• Zigzag Thirds (Minor) tuning •

F-Ab-C-Eb-G-Bb

• OVERVIEW •

A ‘stack of thirds’, alternating between minor and major (i.e. semitone gaps of ‘3, 4, 3, 4, 3’). Proposed by Greek mathematician Dr. Costas Kyritsis as an ideal landscape for simplifying the shapes of all common diatonic chords – a logical point, given that much of Western harmony is built from ‘towers of thirds’ (n.b. also see its ‘flipped’ counterpart: the ‘maj-min’ zigzag).

 

Outlines a min9(11) arpeggio from low to high, with each string having its own unique tone. This odd-jumping regularity is surprisingly easy to settle into – in fact, the narrowed range is probably its most constraining element (17 semitones: 7 fewer than Standard). Top tip: try playing melodies using nothing but natural harmonics, which scatter in mellifluous fashion – e.g. the positions above <5fr>, <7fr>, and <12fr>.

EXERCISE 1:
In the Zigzag Thirds tuning text, rewrite the part starting at "A ‘stack of" and ending at "the ‘maj-min’ zigzag).", putting "researcher" in place of "mathematician".
EXERCISE 2:
Do these statements agree with the Zigzag Thirds tuning text? Answer yes or no for each, and quote the words that decide it.
(a) The tuning was proposed by a German mathematician.
(b) Every string in the tuning has a different tone.
(c) The tuning's range is 7 semitones narrower than Standard.
EXERCISE 3:
Continue the text on the Zigzag Thirds tuning from its last sentence.

LISTED RECORDS:

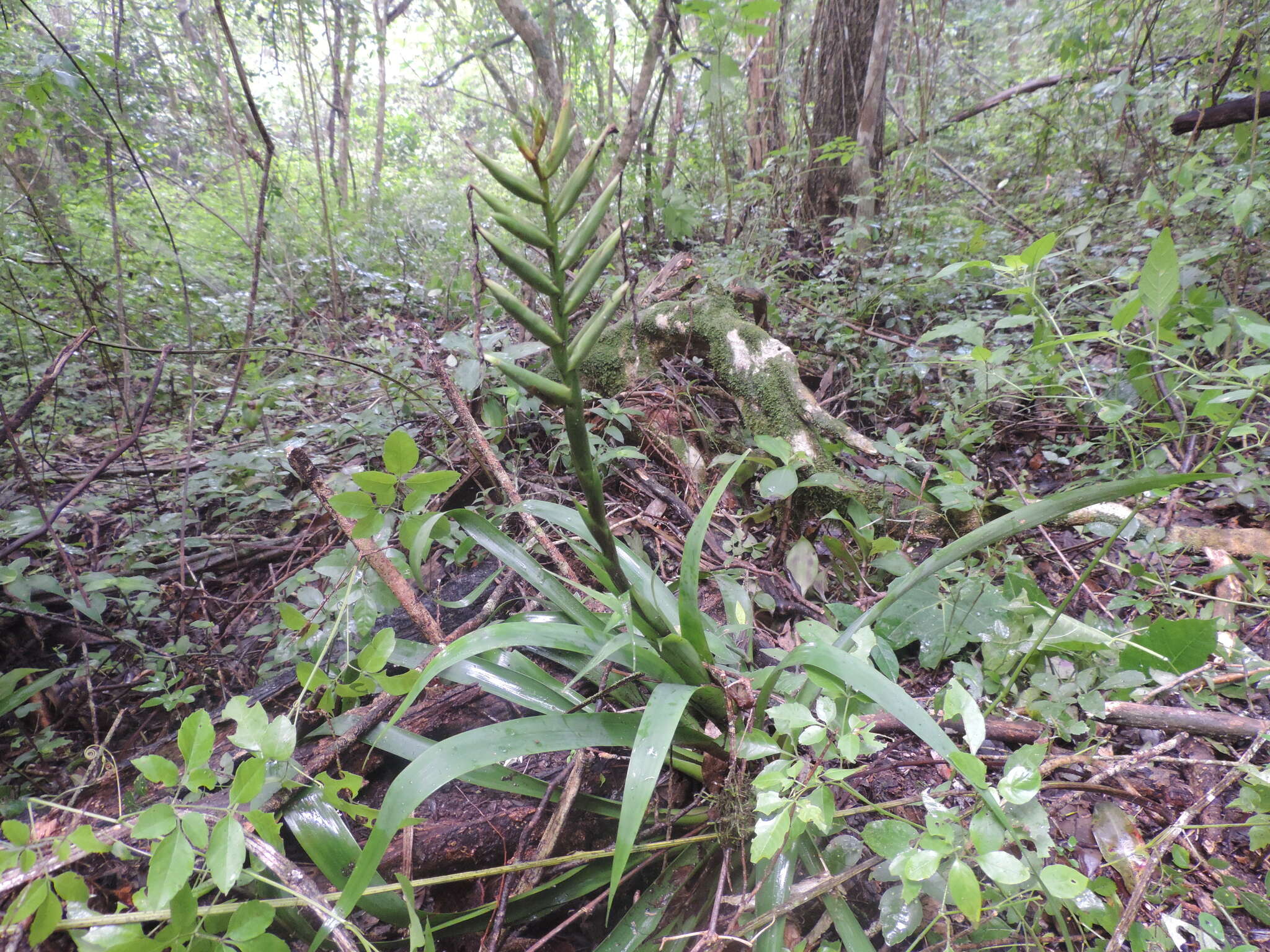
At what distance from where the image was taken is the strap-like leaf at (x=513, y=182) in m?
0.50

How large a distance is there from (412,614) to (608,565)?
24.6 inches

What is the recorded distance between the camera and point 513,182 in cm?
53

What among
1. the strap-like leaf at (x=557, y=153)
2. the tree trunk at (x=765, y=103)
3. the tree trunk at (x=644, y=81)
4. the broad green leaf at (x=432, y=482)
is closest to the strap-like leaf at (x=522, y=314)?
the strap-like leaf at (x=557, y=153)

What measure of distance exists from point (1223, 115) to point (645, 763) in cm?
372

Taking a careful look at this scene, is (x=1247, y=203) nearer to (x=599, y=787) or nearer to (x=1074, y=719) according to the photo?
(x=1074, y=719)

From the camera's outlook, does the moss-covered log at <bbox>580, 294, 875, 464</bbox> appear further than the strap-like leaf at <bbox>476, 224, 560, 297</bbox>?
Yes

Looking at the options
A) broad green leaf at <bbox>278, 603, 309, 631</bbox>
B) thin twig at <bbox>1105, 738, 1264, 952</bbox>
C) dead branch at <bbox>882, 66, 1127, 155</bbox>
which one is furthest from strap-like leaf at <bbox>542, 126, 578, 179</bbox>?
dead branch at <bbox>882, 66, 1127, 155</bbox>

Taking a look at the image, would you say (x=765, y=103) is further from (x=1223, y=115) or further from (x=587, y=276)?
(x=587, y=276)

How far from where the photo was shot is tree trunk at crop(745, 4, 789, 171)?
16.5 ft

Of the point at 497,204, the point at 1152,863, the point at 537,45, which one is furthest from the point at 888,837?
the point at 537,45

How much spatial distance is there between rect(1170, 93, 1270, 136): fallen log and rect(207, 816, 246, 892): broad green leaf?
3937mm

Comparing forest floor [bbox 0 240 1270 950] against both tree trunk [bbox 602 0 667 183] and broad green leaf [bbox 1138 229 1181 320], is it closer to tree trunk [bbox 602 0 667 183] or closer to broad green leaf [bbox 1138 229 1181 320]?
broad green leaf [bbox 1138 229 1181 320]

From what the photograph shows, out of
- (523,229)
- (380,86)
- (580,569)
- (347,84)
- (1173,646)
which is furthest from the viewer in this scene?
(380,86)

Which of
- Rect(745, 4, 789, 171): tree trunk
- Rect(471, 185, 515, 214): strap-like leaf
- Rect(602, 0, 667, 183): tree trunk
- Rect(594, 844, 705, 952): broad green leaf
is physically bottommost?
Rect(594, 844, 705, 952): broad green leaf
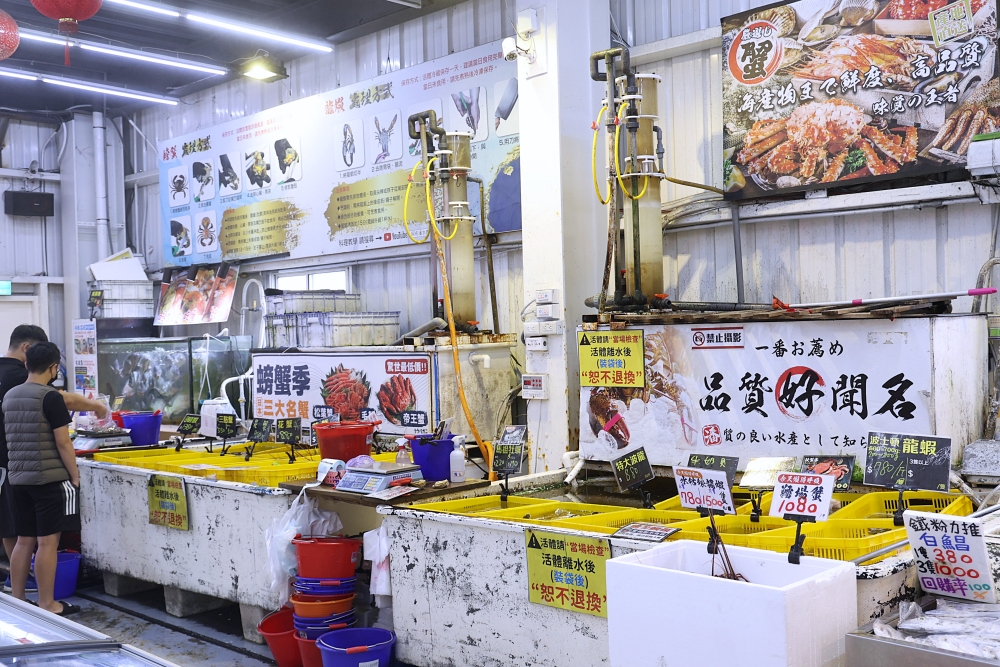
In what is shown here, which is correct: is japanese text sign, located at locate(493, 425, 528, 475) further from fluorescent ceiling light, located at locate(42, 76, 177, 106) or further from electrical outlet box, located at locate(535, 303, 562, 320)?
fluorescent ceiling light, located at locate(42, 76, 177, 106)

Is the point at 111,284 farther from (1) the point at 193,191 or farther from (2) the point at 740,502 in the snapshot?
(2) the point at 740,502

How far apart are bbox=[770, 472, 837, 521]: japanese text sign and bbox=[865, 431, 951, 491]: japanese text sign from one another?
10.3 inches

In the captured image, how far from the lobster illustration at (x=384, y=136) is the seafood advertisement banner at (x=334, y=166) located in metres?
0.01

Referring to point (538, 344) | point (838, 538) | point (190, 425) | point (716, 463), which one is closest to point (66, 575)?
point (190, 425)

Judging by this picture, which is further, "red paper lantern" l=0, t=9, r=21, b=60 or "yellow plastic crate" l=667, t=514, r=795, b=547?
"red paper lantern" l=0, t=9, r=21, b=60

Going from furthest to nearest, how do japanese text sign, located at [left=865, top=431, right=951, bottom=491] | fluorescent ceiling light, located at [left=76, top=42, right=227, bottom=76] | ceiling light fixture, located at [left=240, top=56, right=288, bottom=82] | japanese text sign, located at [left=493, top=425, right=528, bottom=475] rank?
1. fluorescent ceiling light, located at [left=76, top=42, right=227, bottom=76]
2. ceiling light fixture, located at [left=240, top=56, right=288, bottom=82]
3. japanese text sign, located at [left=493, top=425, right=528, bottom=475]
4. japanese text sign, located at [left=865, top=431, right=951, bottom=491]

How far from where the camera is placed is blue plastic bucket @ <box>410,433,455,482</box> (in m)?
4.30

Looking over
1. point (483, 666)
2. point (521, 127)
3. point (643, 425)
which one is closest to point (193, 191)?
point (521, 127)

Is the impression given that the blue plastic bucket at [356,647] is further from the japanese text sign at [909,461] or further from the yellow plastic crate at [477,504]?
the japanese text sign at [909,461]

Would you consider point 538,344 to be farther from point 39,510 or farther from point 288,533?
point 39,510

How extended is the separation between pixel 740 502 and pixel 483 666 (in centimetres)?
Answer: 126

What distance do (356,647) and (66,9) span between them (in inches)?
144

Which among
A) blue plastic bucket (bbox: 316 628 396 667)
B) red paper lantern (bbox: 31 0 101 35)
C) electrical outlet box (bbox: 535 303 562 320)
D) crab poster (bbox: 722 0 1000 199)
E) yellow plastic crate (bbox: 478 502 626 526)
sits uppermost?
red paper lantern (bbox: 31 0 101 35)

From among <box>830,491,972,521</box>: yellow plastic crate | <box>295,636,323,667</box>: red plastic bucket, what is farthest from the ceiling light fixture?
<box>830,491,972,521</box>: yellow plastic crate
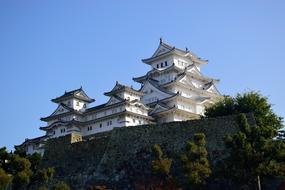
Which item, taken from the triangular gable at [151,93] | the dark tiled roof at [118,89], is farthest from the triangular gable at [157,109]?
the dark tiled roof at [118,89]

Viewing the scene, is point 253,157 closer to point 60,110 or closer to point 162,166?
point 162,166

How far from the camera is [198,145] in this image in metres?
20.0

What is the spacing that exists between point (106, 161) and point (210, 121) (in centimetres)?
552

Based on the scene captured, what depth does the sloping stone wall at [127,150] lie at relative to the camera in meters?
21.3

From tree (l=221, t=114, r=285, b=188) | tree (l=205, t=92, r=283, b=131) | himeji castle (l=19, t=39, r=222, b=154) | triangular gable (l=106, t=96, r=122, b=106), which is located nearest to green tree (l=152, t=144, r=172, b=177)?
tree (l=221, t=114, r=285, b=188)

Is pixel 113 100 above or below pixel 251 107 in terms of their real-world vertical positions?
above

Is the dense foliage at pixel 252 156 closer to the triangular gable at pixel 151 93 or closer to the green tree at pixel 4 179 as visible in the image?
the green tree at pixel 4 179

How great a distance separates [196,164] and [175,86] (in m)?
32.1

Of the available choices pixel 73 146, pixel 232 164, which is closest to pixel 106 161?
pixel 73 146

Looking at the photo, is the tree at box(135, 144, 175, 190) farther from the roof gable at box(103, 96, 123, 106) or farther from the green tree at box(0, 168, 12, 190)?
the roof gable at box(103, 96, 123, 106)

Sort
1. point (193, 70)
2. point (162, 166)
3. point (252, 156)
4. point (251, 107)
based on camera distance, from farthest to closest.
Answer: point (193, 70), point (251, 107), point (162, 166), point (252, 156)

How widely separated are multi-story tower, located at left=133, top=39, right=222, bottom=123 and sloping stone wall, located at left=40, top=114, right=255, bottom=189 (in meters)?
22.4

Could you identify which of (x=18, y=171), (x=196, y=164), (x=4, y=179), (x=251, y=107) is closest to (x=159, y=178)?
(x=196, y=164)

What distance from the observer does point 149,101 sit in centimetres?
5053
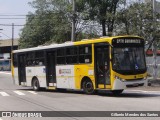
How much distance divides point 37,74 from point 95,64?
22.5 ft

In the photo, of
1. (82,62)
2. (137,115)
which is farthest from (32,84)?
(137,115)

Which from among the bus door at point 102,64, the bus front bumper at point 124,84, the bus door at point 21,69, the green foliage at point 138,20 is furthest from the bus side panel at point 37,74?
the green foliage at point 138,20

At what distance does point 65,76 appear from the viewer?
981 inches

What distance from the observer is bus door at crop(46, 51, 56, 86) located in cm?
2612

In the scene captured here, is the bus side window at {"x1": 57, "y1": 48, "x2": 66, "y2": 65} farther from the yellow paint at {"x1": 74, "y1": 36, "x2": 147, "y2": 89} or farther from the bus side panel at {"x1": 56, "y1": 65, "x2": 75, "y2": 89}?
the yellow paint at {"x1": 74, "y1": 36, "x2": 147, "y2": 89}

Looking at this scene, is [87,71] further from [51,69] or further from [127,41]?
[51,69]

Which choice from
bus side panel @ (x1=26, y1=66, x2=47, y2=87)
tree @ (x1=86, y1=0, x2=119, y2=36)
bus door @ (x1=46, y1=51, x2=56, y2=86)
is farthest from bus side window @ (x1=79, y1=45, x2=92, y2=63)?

EXERCISE OUTPUT 1:
A ‘stack of thirds’, alternating between minor and major (i.e. semitone gaps of ‘3, 4, 3, 4, 3’). Proposed by Greek researcher Dr. Costas Kyritsis as an ideal landscape for simplifying the shapes of all common diatonic chords – a logical point, given that much of Western harmony is built from ‘towers of thirds’ (n.b. also see its ‘flipped’ counterpart: the ‘maj-min’ zigzag).

EXERCISE OUTPUT 2:
(a) No: "Proposed by Greek mathematician Dr. Costas Kyritsis"
(b) Yes: "with each string having its own unique tone"
(c) Yes: "(17 semitones: 7 fewer than Standard)"

EXERCISE OUTPUT 3:
Pattern: 3>4>3>4>3
Harmony: Fmin9(11) | 1-b3-5-b7-2-4

TUNING TONES •

• SOUNDS •

I first encountered this ‘alternating thirds’ tuning concept via the blog of Dr. Costas Kyritsis, an Associate Mathematics Professor at the University of Ioannina in Greece. In a lengthy 2016 post entitled Melodic-optimal and chord-optimal tunings: Alternative tunings and comparison with violin, mandolin, & other instruments, he analyses questions around which tunings are best suited to different types of guitar playing – concluding that:

 

When chord-playing is the main target, and not so much solo playing, [try] alternating minor and major 3rds [4>3>4>3>4 or 3>4>3>4>3]…This may be called the ‘Harmonic Tuning’…as it is based on the harmonic 2-octave 7-note scale [i.e. all its tones come from the 2-octave Natural Minor scale]. The latter [i.e. this one] is the most natural open tuning.” His reasoning process – as far as I can discern it – runs as follows:

  • Triads: The tuning provides a highly regular canvas for reaching all major and minor chords in all octaves. The same basic ‘line’ shape can even be used for both – just hop it up or down a string to switch between maj and min (e.g. x-3-3-3-x-x is major, so 3-3-3-x-x-x & x-x-3-3-3-x are minor).
  • 7ths: The geometry of jazzier voicings is also simplified (and who doesn’t want that?) – with handy major 7ths [x-4-4-4-4-x], minor 7ths [4-4-4-4-x-x], dominant 7ths [x-4-4-4-3-x], diminished 7ths [4-4-3-3-x-x], and augmented 7ths [x-4-4-5-5-x]. Impressively, all diatonic 7th chords are playable in uninverted form right up to the 3rd octave, even in low fret positions (impossible in Standard without some crafty inversions).
  • Modulations: Due to the tuning’s multiple symmetries, “the relations of relative chords [e.g. Emin & Gmaj] and also chords in the wheel of 4ths [e.g. Em7 > Am7 > D7 > Gmaj7] is immediate to grasp”. This also eases the general jenga-block panic of moving melodic phrases across strings in Standard – instead offering simple diatonic scale modulations via such things as “very symmetric zig-zag patterns“.

What can you make of the zigs & zags?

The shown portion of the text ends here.